Wenn der Retro-Kompositionsweltmeister von 2004—2006 die folgende Beweispartie als seine beste (bis zum Jahr 2006 …) bezeichnete, wenn sie im FIDE-Album 10,5 Punkte erhielt, dann kann man schon eine Menge erwarten. Wenn man allerdings nur ins Album schaut und die Schlüsselwörter liest, kann man schon ins Grübeln kommen, wieso ein Richter gar 4 Punkte gegeben hat, denn soo ungewöhnlich ist das eigentliche Grundthema sicher nicht.

Aber es kommt gerade bei Beweispartien nicht nur auf das „was?“ an, sondern auch auf das „wie?“ und auf das „warum?“. Und das ist hier schon bemerkenswert.

Reto Aschwanden
StrateGems 2004, 1. Preis
Beweispartie in 20 Zügen (14+13)

 

Bei Schwarz ist nicht viel Sichtbares passiert, bei Weiß zählen wir die sichtbaren Züge (wobei wir die lange Rochade voraussetzen, da sie die erforderlichen weißen Züge minimiert): 2+2+3+3+4+6=20: alle weißen Züge haben wir also schon erklärt. Und damit haben wir schon bewiesen, dass Weiß lang rochiert hat, denn sonst brauchte er mindestens einen weiteren Zug, der ihm aber nicht zur Verfügung steht. Damit wissen wir ferner, dass die fehlenden [Bc2] und [Bg2] nicht gezogen haben können, also auf ihren Anfangsfeldern gestorben sein müssen.
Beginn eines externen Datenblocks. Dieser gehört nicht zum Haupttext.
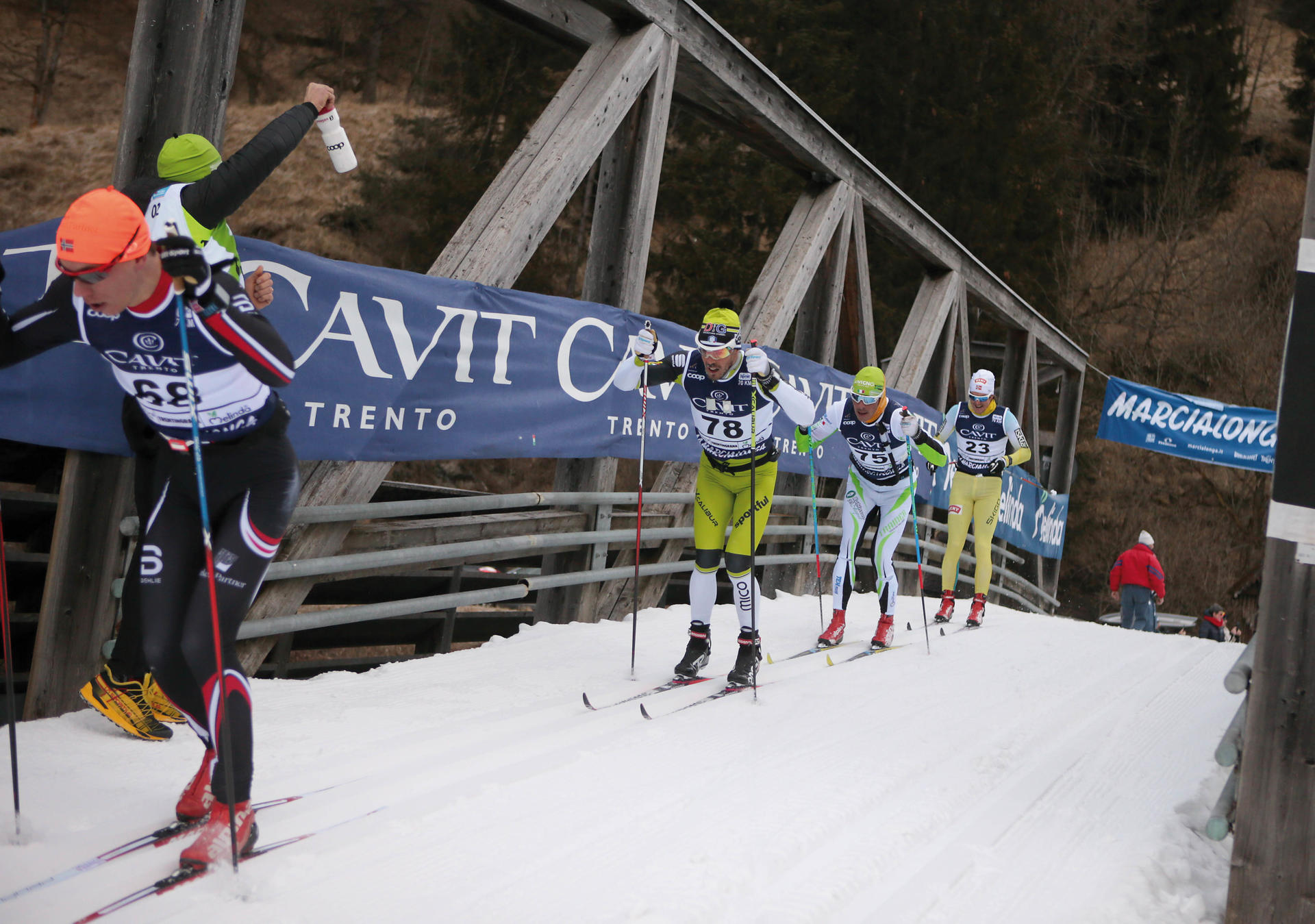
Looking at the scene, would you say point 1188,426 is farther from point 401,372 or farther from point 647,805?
point 647,805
Bei Schwarz hingegen sehen wir nur die beiden Bauernzüge, und aufgrund unseres Zählens ist auch klar, dass [Bb7] auf b6 geschlagen wurde. Wie aber sind die beiden anderen fehlenden schwarzen Bauern [Bd7] und [Bf7] verschwunden? 17 Züge hat Schwarz dafür Zeit …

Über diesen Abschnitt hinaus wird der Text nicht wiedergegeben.